The result: every produced artifact carries a complete record of how it came to exist, by construction.
What gets recorded
Each producing operation emits one or more artifacts, each linked by derived-from edges to the things it came from. The artifact kinds today:
| Kind | Emitted by (examples) | Typically derived from |
|---|---|---|
order | orders.archive.place, orders.tasking.place | the captures / AOIs it was placed for |
item | uploads.complete, order delivery, processing output | the upload, order, or job that produced it |
asset | asset ingestion | its parent item |
processing_job | processing.create, clip.create_from_item | its input items/assets |
report | reports.generate | the items/analytics it summarised |
share_link | share.link.create | the item or collection it exports |
collection, project | collections.create, projects.create | their parent scope |
For example:
- An archive order is recorded as an
orderartifact derived from each capture it ordered (relation: "ordered"). - A delivered item is recorded as an
itemderived from its order (relation: "delivered_for"). - An uploaded item is an
itemderived from its upload session (relation: "uploaded"). - A clip output is an
itemderived from both the processing job (relation: "produced_by") and the source item it was clipped from.

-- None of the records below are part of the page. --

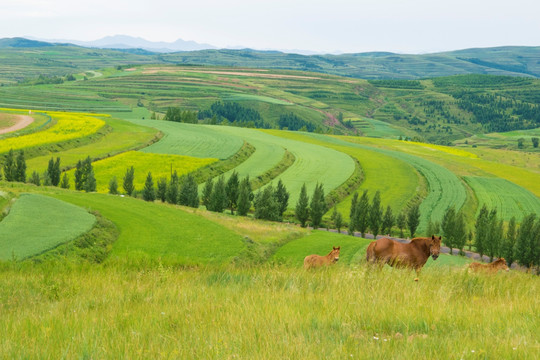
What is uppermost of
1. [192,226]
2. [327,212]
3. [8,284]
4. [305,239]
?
[8,284]

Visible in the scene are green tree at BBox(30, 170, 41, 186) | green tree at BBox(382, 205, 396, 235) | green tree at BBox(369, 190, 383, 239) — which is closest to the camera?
green tree at BBox(30, 170, 41, 186)

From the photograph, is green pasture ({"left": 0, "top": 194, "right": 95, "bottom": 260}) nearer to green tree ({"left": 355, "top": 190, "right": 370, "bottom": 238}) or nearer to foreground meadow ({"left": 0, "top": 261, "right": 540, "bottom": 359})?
foreground meadow ({"left": 0, "top": 261, "right": 540, "bottom": 359})

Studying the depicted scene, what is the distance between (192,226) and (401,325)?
98.4 feet

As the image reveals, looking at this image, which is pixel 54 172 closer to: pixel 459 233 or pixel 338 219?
pixel 338 219

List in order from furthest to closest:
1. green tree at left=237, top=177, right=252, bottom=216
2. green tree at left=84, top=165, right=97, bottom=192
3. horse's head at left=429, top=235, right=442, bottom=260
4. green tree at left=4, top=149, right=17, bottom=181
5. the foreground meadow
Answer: green tree at left=237, top=177, right=252, bottom=216
green tree at left=4, top=149, right=17, bottom=181
green tree at left=84, top=165, right=97, bottom=192
horse's head at left=429, top=235, right=442, bottom=260
the foreground meadow

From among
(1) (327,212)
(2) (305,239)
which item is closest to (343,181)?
(1) (327,212)

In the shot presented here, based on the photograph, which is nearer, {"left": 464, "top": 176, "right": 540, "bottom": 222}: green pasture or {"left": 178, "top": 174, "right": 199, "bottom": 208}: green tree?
{"left": 178, "top": 174, "right": 199, "bottom": 208}: green tree

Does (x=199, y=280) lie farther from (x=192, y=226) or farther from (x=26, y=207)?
(x=192, y=226)

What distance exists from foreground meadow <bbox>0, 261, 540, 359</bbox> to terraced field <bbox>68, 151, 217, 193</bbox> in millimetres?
71384

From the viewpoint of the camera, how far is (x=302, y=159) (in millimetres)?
118812

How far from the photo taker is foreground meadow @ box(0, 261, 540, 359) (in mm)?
6020

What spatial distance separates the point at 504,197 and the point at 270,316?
4391 inches

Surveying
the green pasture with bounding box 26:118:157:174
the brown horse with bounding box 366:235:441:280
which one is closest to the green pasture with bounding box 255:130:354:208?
the green pasture with bounding box 26:118:157:174

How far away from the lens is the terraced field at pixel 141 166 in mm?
84438
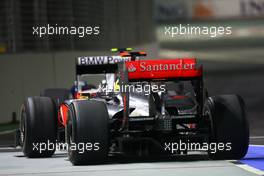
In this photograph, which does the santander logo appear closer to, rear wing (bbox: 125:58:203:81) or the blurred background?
rear wing (bbox: 125:58:203:81)

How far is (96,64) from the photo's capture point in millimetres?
15500

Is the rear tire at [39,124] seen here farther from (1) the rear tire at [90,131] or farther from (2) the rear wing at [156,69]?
(2) the rear wing at [156,69]

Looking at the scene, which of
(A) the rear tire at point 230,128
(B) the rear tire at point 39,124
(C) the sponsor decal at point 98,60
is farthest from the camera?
(C) the sponsor decal at point 98,60

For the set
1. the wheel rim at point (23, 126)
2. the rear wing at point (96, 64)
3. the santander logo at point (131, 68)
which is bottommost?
the wheel rim at point (23, 126)

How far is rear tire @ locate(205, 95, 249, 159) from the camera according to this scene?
12.9 m

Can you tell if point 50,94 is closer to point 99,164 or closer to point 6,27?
point 99,164

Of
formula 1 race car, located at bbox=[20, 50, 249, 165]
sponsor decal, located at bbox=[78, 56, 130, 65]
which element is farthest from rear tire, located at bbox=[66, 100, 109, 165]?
sponsor decal, located at bbox=[78, 56, 130, 65]

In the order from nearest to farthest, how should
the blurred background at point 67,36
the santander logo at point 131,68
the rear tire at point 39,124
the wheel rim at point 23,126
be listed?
the santander logo at point 131,68, the rear tire at point 39,124, the wheel rim at point 23,126, the blurred background at point 67,36

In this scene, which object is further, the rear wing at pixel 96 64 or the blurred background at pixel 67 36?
the blurred background at pixel 67 36

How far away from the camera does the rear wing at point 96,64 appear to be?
15422 mm

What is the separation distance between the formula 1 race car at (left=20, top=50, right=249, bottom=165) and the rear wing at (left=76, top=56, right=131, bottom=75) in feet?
6.00

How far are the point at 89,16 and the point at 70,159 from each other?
14.3m

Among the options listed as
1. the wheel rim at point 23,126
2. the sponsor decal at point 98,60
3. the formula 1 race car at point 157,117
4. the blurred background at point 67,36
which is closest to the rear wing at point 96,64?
the sponsor decal at point 98,60

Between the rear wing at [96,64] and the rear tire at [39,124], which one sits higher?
the rear wing at [96,64]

Chained together, these edges form a walkable graph: a clipped item → the job that made it → the source item → the order that delivered the source → the captures that order bought. Lineage survives even if an upstream source is later archived.
The idempotent no-op
A producing operation that legitimately produces nothing on a given call — e.g. uploads.complete on an already-completed session, or an order placement that returned
a cached result on an idempotent retry — marks itself an idempotent no-op. The seal
contract recognises this and doesn’t demand a fresh emit. So idempotent retries stay
safe and provenance stays honest: a record is written exactly when an artifact is
actually created, and not otherwise.
Why it matters
- Auditability — for any artifact you can answer “where did this come from?” with a record that was written atomically with the artifact, not reconstructed from logs.

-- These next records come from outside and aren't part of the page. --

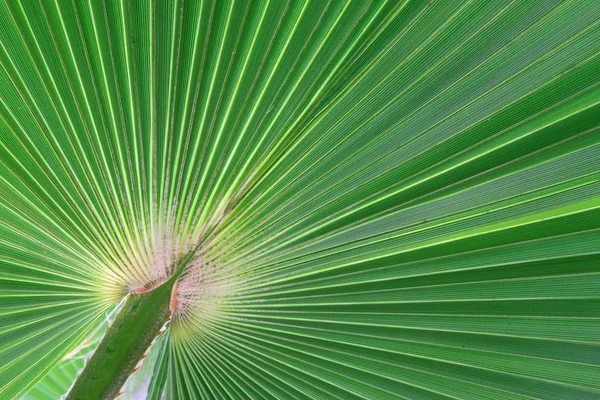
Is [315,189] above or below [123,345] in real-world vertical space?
above

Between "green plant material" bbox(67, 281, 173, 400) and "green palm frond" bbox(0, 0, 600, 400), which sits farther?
"green plant material" bbox(67, 281, 173, 400)

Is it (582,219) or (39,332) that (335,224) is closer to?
(582,219)

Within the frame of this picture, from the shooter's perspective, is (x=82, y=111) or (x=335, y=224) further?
(x=335, y=224)

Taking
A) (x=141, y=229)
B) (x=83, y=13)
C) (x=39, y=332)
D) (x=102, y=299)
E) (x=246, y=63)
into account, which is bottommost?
(x=39, y=332)

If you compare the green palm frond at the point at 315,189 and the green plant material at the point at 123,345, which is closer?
the green palm frond at the point at 315,189

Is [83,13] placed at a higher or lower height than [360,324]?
higher

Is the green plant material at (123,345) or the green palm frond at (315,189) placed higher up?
the green palm frond at (315,189)

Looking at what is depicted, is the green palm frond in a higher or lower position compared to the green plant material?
higher

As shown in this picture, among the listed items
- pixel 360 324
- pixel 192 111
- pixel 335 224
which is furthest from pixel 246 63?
pixel 360 324
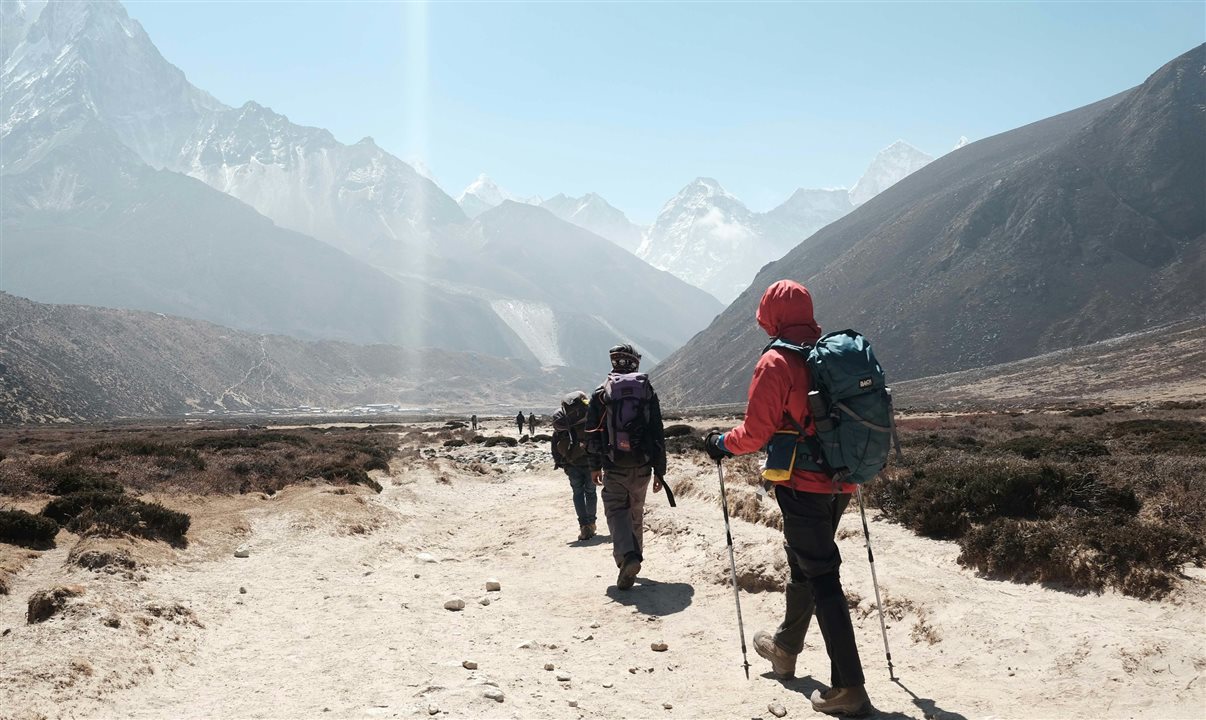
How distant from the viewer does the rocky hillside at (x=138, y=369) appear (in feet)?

- Reproducibility — the inputs an output was derived from are captured, so a result can be traced back to exactly what produced it.

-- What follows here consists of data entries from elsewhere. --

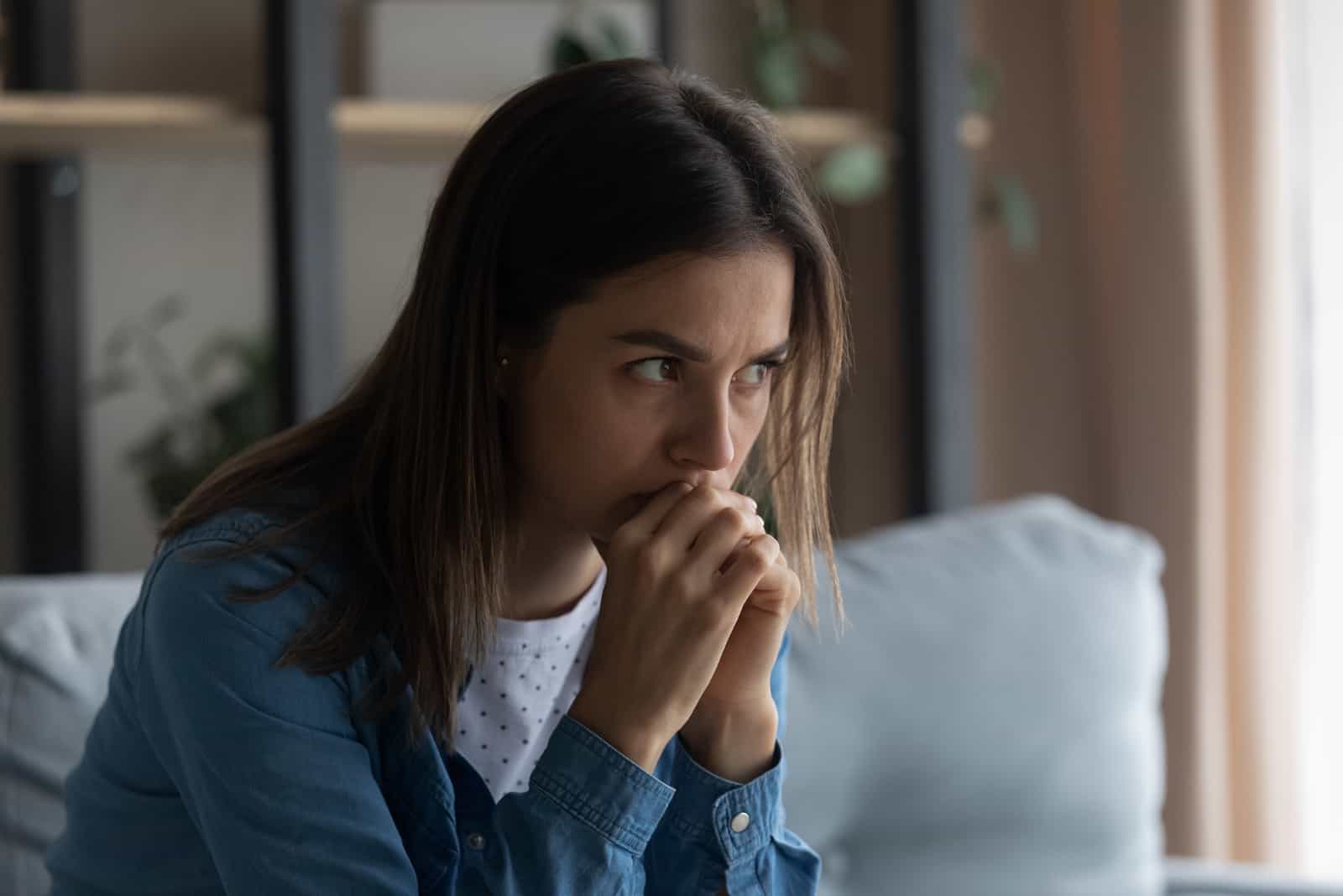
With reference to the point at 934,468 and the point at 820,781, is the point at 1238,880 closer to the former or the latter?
the point at 820,781

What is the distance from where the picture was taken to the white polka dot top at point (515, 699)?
108cm

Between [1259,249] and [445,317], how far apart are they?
1454 mm

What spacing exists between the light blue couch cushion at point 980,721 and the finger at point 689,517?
1.68 feet

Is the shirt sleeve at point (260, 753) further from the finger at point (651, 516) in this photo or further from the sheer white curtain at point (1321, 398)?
the sheer white curtain at point (1321, 398)

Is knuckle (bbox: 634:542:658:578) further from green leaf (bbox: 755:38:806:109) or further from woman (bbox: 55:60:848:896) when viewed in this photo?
green leaf (bbox: 755:38:806:109)

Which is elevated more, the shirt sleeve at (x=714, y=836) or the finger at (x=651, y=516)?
the finger at (x=651, y=516)

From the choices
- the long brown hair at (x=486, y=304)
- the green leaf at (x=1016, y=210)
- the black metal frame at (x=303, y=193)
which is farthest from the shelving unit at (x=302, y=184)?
the long brown hair at (x=486, y=304)

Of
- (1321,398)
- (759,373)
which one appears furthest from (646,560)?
(1321,398)

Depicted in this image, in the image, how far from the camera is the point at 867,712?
1.45 meters

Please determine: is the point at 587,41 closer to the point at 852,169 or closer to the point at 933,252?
the point at 852,169

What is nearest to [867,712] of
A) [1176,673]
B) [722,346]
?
[722,346]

- Trust across clients — because the guarantee lives in the kernel, it holds no matter who called the operation: the portal, an SDK, an AI agent, or a worker registering its job’s outputs all produce the same complete lineage.
Integrity of the record
The provenance store is written through a privileged, security-defined path: operations emit through the kernel, which writes the artifact and its edges atomically; application roles cannot write provenance rows directly. So the lineage graph reflects what the governed operations actually did — it can’t be forged by a client that bypasses the emit path, because there is no such path.
Reading lineage
Walk the graph over the API with provenance.get (scope provenance:read):
curl -s -X POST https://api.geopera.com/v1/op/provenance.get \
-H "Authorization: Bearer $TOKEN" \
-H "Content-Type: application/json" \
-d '{ "entity_type": "item", "entity_id": "it_3a9c...", "direction": "up", "max_depth": 20 }'{
"root": { "entity_type": "item", "entity_id": "it_3a9c..." },
"direction": "up",
"edges": [
{ "depth": 1, "src_type": "item", "src_id": "it_src...", "dst_type": "item", "dst_id": "it_3a9c...", "relation": "duplicated_from", "invocation_id": "..." }
],
"nodes": [ { "entity_type": "item", "entity_id": "it_3a9c...", "depth": 0 }, { "entity_type": "item", "entity_id": "it_src...", "depth": 1 } ]
}direction—up(ancestors: “how was this produced?”),down(descendants: “what came from this?”), orboth.max_depthbounds the walk (1–50).- Supported root types:
item,order,processing_job,collection,project. - Org-scoped: you can only read lineage for a root your organization owns — a
cross-org or unknown root returns
404(no existence leak), exactly like every other read.